:: What is being asked ::
Copy the lines word for word, starting at the line that contains "Taking a look" and ending with the line that contains "2196 millimetres", with both of those lines included.
[Dataset entries start]
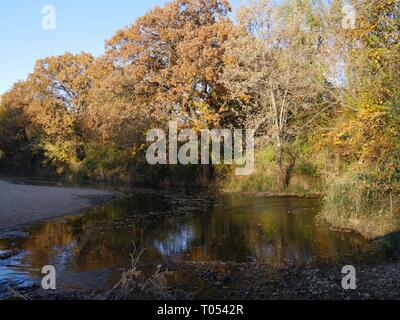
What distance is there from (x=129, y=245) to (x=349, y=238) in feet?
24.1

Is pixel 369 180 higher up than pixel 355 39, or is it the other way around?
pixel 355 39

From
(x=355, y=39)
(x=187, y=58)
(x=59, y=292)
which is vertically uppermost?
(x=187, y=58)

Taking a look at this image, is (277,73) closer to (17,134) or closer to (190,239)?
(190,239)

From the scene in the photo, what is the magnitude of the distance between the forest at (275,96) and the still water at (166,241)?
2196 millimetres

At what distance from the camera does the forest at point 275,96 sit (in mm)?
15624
[Dataset entries end]
[Dataset entries start]
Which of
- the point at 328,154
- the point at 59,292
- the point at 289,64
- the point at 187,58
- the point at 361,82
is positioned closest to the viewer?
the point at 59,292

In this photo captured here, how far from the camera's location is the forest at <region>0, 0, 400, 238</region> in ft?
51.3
[Dataset entries end]
:: Exercise answer ::
Taking a look at this image, is (277,73) closer to (17,134) or closer to (190,239)?
(190,239)

From the scene in the photo, what is the magnitude of the distance between the forest at (275,96) and the still water at (166,241)?
2196 millimetres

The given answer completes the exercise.